▶ [Travail demandé] Poursuivez le récit sur le berger Meder et sa famille en Kirghizie, présenté plus bas, en reprenant après sa dernière phrase.
─── Bloc de texte ───
Le berger Meder vit à plus de trois mille mètres d’altitude, en un lieu reculé de Kirghizie. Rien ne le distingue au premier abord de tous ses pairs, car le Kirghizistan abonde de lieux reculés. En compagnie de sa femme Jazgoul, de son fils et des ses trois toutes jeunes filles Nour Aïda, Nour Annia et Nour Baïke, ses étés se déroulent paisiblement aux pieds d’une chaîne de montagnes qui, sur des centaines de kilomètres fait frontière avec la Chine. Quelques jours passées en leur présence nous font découvrir des êtres chaleureux et bons vivants. Descendant de générations de berger, toujours le sourire aux lèvres, Meder a le teint hâlé des gens qui passent toute l’année en plein air. L’œil malicieux du chasseur capable de localiser le gibier dans de vastes alentours. Le petit mot d’humour que notre méconnaissance de la langue kirghize ne nous permet pas de comprendre, mais qui répand rire et bonne humeur dans l’assemblée. Il a la stature solide, mais la gentillesse de l’homme des montagnes qui aime partager le pays qu’il aime.


Son pays, c’est des montagnes à perte de vue, une rivière qui méandre selon ses caprices dans une vaste plaine. Au printemps lors de la fonte des neiges, les eaux peuvent se montrer menaçantes. Elles sont canalisées par des collines brunâtres, où paissent moutons, vaches et yacks. Des bêtes tenaces et sauvages que ces yacks; le froid continental ne saurait les effaroucher, pas plus que les loups, lorsque la neige les incite à rejoindre les contrées moins hostiles.


Une année ces derniers lui ont prélevé cinq chevaux. Ils les chassent en meute; un loup saisit le poitrail, l’autre croque le ventre et le cheval, déstabilisé, est mis à terre. Ce qui ne peut arriver au yack, beaucoup plus stable sur ses pattes, qui en plus sait se défendre.

Alors Meder part parfois à la chasse au loup avec ses trois chiens kirghizes, qui s’apparentent à des lévriers. En plus d’une habileté certaine à conduire les troupeaux de moutons, ce sont des bêtes sveltes, nourries juste ce qu’il faut. Capables de courir très vite, les chiens mordent une patte arrière du prédateur, la relâchent en piteux état lorsque le loup fait volte-face et poursuivent la traque en mordant le loup à l’autre patte arrière. Ils immobilisent ainsi son train arrière, puis la bête en entier. Pour nous, faute de démonstration, ces chiens s’apparentent à de gros malins, qui parviennent à se glisser dans notre yourte à la nuit venue, et même, pour les plus hardis, à tenter de se coucher sur nos couvertures.
─── Lignes fournies ───
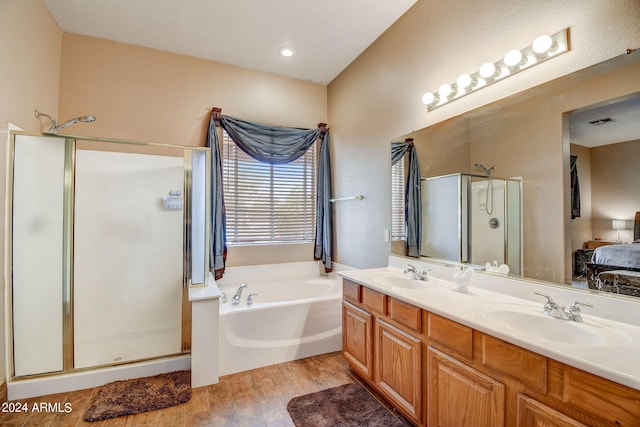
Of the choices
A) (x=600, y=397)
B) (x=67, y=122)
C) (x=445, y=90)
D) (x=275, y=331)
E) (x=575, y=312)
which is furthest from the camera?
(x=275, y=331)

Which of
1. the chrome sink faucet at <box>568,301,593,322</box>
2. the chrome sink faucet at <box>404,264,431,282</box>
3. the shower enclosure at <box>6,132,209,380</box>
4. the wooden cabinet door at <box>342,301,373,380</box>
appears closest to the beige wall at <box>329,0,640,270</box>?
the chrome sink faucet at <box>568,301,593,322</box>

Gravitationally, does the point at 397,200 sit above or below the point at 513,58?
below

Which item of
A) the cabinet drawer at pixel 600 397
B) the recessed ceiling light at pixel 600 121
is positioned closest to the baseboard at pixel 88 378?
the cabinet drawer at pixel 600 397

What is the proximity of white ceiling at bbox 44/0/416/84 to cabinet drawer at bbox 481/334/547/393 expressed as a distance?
───
▶ [Résultat obtenu]
À nos yeux ces images de chasse restent imaginaires… jusqu’à cette nuit d’octobre où nous sommes réveillés par une complainte de sons aigus provenant de la montagne voisine. Une drôle de sensations nous donne la chair de poule. Une meute de quelques loups hurle sa présence à tous vents. Ils sont bien là, ces loups, à quelques centaines de mètres! Un jour peut-être serons-nous confrontés à symboles vivant de la montagne sauvage? Pour le moment, ce sont les chiens qui réagissent à coup d’aboiements féroces… sauf celui qui s’est glissé dans notre yourte, que nous devons expulser pour qu’il exerce son rôle de chien de garde et se hasarde à un timide jappement. Au petit matin, les hurlements n’ont guère semé de panique dans les troupeaux: chaque bête est à sa place; Meder ne les a même pas entendus! Son frère, lui, en estime le nombre à quatre ou cinq. Quelques jours plus tôt, réveillé en pleine sieste, il en avait vu deux à trente mètres de distance.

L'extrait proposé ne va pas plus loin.